Set exercise — Reproduce word for word the part of the NFS security post from "R.H. coast near" up to and including "on some system.".

[Start of Supplied passage]

NFS Security: a summary

R.H. coast near the top geoff at eagle_snax.UUCP
Mon Sep 12 10:32:11 AEST 1988


In article <3e5d8f8f.13422 at apollo.COM>, mishkin at apollo.COM (Nathaniel Mishkin) writes:
> Not even to mention an IBM PC that supports UDP/IP.  Bring up SUN RPC
> and start making those NFS requests with the uid of your choice.  Even
> simpler, you could just start with PC/NFS.
C'mon, Nat, I'll buy you a Samuel Smith's ale if you can correctly patch all
of the PC-NFS internal data structures to do this. The only reasonable
way of breaking it would be to run a rogue PCNFSD somewhere, which (once
again) assumes super-user access on some system.

[End of Supplied passage]
[Start of Records supplied]

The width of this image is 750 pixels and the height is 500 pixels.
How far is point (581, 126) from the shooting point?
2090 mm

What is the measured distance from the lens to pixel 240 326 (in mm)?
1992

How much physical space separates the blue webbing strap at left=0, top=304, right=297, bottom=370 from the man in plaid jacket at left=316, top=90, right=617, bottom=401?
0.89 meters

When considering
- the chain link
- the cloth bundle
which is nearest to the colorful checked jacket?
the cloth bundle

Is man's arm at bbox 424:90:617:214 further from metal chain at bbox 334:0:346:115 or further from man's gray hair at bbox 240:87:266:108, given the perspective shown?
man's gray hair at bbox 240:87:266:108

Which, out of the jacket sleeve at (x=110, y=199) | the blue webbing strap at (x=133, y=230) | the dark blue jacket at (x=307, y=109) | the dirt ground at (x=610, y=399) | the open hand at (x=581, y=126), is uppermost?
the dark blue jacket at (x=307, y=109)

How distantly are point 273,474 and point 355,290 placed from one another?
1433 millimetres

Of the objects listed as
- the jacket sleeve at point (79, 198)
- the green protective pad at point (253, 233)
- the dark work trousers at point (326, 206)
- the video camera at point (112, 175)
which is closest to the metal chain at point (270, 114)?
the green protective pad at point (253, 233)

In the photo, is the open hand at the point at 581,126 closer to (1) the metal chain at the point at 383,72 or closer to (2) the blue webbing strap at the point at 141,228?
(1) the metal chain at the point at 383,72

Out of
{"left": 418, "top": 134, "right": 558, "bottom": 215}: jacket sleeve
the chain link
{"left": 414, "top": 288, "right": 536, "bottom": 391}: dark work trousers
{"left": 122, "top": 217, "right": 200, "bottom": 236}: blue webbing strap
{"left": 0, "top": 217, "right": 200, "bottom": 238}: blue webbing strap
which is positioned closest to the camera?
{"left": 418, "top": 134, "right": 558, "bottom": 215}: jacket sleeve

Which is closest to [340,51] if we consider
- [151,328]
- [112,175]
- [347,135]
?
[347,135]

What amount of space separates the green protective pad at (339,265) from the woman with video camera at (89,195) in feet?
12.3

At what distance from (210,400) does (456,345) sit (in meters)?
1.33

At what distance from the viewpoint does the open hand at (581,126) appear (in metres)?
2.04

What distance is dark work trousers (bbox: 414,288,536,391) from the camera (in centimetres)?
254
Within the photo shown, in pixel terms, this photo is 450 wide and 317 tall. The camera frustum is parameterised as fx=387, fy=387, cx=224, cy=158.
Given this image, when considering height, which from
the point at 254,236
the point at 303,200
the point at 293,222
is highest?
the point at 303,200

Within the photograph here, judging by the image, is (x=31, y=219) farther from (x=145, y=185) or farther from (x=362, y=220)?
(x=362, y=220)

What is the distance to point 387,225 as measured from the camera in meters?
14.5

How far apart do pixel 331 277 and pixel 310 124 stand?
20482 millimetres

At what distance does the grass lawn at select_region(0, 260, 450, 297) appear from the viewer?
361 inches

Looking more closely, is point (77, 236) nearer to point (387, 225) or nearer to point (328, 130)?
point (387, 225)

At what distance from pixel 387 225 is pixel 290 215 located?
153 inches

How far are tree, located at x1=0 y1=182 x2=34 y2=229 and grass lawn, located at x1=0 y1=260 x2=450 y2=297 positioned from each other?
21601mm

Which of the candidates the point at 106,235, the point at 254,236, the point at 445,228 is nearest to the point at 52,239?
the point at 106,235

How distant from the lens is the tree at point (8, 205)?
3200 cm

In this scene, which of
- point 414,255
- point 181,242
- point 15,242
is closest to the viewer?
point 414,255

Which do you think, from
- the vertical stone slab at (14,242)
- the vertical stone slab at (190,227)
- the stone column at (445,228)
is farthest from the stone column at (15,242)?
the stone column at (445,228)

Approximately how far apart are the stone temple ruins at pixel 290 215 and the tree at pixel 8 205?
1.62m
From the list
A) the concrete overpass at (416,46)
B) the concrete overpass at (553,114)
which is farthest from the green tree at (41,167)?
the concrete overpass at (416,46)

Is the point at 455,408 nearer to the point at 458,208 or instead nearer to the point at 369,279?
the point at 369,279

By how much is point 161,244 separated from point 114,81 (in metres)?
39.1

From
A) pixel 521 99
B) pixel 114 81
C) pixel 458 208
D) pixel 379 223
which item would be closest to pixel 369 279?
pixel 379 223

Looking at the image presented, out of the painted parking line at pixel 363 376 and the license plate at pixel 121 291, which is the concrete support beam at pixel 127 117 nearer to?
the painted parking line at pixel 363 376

[End of Records supplied]

Task response —
R.H. coast near the top geoff at eagle_snax.UUCP
Mon Sep 12 10:32:11 AEST 1988


In article <3e5d8f8f.13422 at apollo.COM>, mishkin at apollo.COM (Nathaniel Mishkin) writes:
> Not even to mention an IBM PC that supports UDP/IP.  Bring up SUN RPC
> and start making those NFS requests with the uid of your choice.  Even
> simpler, you could just start with PC/NFS.
C'mon, Nat, I'll buy you a Samuel Smith's ale if you can correctly patch all
of the PC-NFS internal data structures to do this. The only reasonable
way of breaking it would be to run a rogue PCNFSD somewhere, which (once
again) assumes super-user access on some system.